When same-sex couples across the country received the right to marry back in 2015, they also gained numerous advantages previously only available to married heterosexual couples. One area where not enough married couples, same-sex or not, take advantage of the benefits of marriage is estate planning.
Estate planning goes well beyond just executing a will, and as a same-sex couple, married or not, a comprehensive plan could save you some grief in the event that one of you becomes incapacitated or passes away. Of course, your last will and testament remains the cornerstone of a good estate plan, and without one, things can get complicated fast.
Dying without a will
If you should predecease your spouse and not have a will, state law determines who inherits your assets. Sure, your spouse is likely to have access to some of your estate, but the remainder could end up with relatives you never intended to give anything to if you had made your own arrangements. Your estate could end up supporting parents and siblings who failed to support you when you decided to marry your partner.
In a will, you can clearly outline who you want to receive certain assets, and who you want to exclude from your will, if that is your choice. In addition, it’s only been a short time since the LGBT community gained the right to marry, and the courts are still catching up in other areas of the law. Having a will helps guarantee that your spouse will receive the assets you intend.
Trusts and beneficiary designations
After your will, you may consider creating a trust. You can put assets into this trust for your spouse that will be immediately available to him or her upon your death. Those assets will not have to go through a time-consuming and often costly probate.
Some of your assets (such as retirement plans, bank/investment accounts and life insurance policies) require you, or give you the option, to execute a beneficiary designation or pay-on-death form. These forms identify the person or persons you want to receive the proceeds of the account upon your death. These assets also do not go through probate.
You may want to be aware that these documents most often override whatever you say in your will about these assets. Therefore, use caution when identifying beneficiaries in your will. If you want a certain person to receive the proceeds of an asset, be sure the documentation reflects your wishes.
Powers of attorney
Many people automatically assume that spouses can make medical and financial decisions on behalf of an incapacitated spouse.

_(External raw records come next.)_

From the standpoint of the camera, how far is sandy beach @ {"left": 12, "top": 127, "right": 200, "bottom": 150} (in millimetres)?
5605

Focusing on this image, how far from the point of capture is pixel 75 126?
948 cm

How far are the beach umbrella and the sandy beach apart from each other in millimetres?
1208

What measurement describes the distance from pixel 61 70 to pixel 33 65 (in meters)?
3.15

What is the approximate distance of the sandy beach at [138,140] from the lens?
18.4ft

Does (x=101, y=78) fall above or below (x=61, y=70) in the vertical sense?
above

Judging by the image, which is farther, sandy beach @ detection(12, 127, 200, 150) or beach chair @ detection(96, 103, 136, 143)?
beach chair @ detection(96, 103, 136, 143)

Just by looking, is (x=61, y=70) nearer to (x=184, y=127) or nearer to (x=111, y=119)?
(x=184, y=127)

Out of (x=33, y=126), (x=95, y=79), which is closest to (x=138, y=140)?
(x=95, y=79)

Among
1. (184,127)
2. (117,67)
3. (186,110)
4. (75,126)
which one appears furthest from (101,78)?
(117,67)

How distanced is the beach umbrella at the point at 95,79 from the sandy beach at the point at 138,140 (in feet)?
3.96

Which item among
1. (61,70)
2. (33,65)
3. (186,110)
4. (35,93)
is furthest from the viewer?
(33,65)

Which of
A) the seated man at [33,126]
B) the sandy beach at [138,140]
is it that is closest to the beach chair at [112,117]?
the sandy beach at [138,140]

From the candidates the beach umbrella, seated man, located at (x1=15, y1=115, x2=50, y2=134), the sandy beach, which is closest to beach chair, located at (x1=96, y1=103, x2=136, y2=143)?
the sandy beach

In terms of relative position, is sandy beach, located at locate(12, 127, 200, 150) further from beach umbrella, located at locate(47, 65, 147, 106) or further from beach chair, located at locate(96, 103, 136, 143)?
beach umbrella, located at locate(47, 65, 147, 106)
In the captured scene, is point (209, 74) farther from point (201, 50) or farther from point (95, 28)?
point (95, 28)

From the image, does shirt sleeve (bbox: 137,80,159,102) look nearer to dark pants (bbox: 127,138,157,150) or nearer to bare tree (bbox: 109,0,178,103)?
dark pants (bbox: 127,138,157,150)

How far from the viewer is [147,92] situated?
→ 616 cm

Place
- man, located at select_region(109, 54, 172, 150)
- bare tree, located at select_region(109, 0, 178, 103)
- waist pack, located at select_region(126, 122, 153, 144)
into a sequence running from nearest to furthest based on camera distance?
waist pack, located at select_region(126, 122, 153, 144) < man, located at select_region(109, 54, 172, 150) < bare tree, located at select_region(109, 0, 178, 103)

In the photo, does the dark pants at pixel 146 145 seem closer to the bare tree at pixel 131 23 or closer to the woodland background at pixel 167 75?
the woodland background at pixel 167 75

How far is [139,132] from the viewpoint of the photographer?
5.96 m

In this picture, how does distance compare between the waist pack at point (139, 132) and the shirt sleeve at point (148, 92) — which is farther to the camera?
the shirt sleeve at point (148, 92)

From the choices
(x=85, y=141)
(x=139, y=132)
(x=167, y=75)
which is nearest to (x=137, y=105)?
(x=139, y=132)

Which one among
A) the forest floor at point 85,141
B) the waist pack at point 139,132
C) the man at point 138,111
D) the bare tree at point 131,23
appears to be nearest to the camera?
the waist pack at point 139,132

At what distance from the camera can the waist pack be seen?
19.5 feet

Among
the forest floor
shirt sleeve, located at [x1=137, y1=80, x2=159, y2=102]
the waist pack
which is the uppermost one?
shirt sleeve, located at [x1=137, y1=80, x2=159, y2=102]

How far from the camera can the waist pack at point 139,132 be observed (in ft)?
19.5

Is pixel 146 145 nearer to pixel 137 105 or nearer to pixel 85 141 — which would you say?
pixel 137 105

That may not always be the case, especially for same-sex couples. It would be prudent to execute powers of attorney for health care and financial decisions in order to make sure that your spouse can make crucial medical and financial decisions for you if you are unable to due to an illness or injury.
Estate planning help
No one likes to contemplate their own incapacitation or demise, but everyone should. Creating a comprehensive estate plan may still be even more important for same-sex couples as the courts and lawmakers continue to catch up with the times. In order to make sure that whatever plans you want to make don’t fall apart when they are needed, it may be a good idea to utilize the legal services in your area.